The 61-year-old Ján Hero, a father of five with his wife, Beáta, who is Slovak, recalled visiting Rome six years ago with other Roma for a meeting with Pope Francis.
“We have the hope that your mission here today, among us, in this place will help us to ignite a greater faith and a more stable determination to transform our personal and spiritual life towards the better,” he said.
René Harakaly, 29, grew up in the Lunik IX neighborhood along with her husband Nikola. She said thanks to the help of the Catholic Church and the Salesians, they lived their adolescence “in a more beautiful and meaningful way.”
“[The Salesians] dedicated themselves to us, they trusted us, and this has influenced our desire for education, even though this was often difficult,” she said. “Our parents also encouraged us to go against the grain.”
Harakaly said she and her husband received the sacraments from the Salesians, who also baptized their two young children, and with their support, have managed to move to a new part of the city to better integrate into Slovakian society.
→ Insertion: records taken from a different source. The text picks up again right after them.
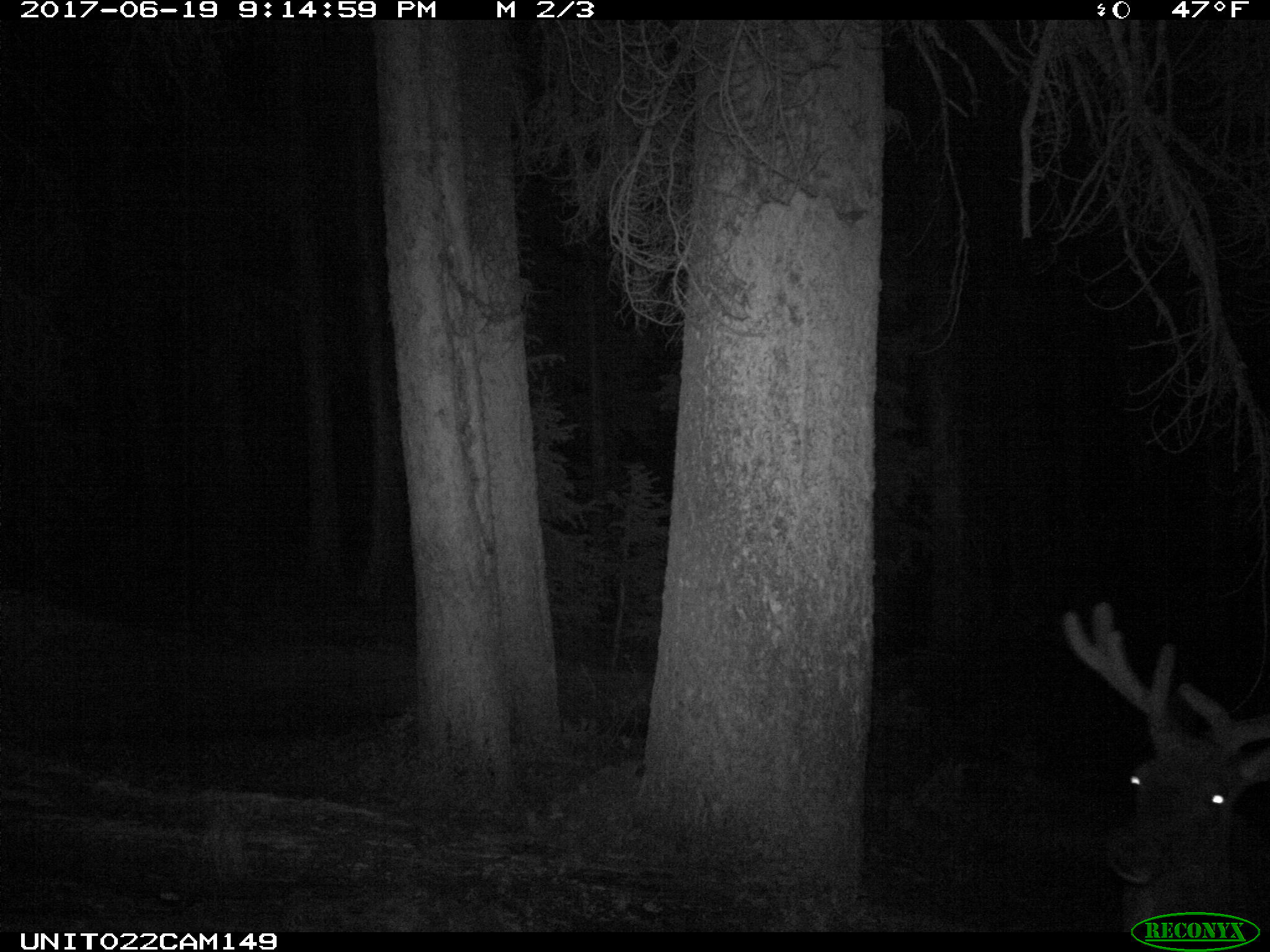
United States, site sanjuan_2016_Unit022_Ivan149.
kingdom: Animalia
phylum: Chordata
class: Mammalia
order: Artiodactyla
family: Cervidae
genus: Cervus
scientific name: Cervus elaphus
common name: red deer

Fr. Bešenyei, who is the director of the diocesan center for the Roma mission in Košice, told Pope Francis “the Catholic Church is very committed to the Roma, even if by the State this commitment of the Church is ignored and not appreciated.”
“Holy Father, we believe that his presence in this place contributes to us all achieving greater unity despite diversity and walking the path towards a more peaceful coexistence, through mutual esteem, reconciliation and forgiveness,” he said.
Pope Francis concluded the meeting by leading everyone in praying the Our Father.
“I ask all of you to overcome your fears and to leave behind past injuries, confidently, step by step: in honest work, in the dignity born of earning our daily bread, in fostering mutual trust and in praying for one another,” he said. “That is what guides our steps and gives us strength. I encourage you, I bless you and I bring you the embrace of the whole Church.”